Demand for expatriate staff is likely to decline after Malaysia’s national oil firm Petroliam National Berhad (PETRONAS) revealed that it would not offer risk sharing contracts if the price of oil remains below $80 a barrel.
“That will mean that a number of expatriates will not be required and there will be a move to localize Malaysia-focused providers. There will be a demand for Malaysian drilling engineers, Malaysian geoscientists. If you are a local in these markets, your job is still very secure and you can still enjoy a pretty strong salary and rates,” Gibson told Rigzone.
“PETRONAS’ key agenda is the nationalization of talents in Malaysia,” Hydrogen’s Gregory added.
Expatriates seeking job opportunities in Asia should therefore manage their expectations as the region does not have the capacity to absorb job candidates made redundant in the North Sea or in the U.S. Gulf of Mexico.
“Asia … has a lesser capacity to absorb these people and the supply is putting extra downward pressure on salaries for expatriates here … With Australia also going backwards [as several upstream liquefied natural gas construction projects near completion] it is going to be a very challenging market for people looking for jobs in the region,” Gibson explained.

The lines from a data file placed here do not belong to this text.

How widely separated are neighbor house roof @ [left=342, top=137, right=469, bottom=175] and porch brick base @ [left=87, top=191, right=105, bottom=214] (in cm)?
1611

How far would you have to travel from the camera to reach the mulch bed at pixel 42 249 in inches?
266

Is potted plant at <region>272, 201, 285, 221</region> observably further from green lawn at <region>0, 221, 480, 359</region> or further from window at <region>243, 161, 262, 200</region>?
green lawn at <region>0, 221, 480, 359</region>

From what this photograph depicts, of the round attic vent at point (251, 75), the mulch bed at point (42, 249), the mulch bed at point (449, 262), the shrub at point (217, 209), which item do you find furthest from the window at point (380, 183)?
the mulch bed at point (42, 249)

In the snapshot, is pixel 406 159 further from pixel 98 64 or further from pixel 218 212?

“We have already seen people taking roles for 30 percent less than what they were working on a year ago; still pretty good money … but it is a buyer’s market, and typically the people who are getting work are the people who are being flexible … If you look at how much people have to discount their salaries it has almost tracked the fall in oil prices,” he added.
Candidates’ flexibility has emerged as a significant factor in the Asian oil and gas job market as the industry downturn has currently provided employers an advantage in filling vacancies, even for work in remote areas, particularly for expatriates.
“Previously, they had to pay foreigners to come in to Asia and even that was hard. Competing against the United States was challenging last year. Competing against the tax free world of the Middle East was also challenging. And some of the projects were quite remote, like in Papua New Guinea. People weren’t that keen but now employers can have the pick of people,” Gibson told Rigzone.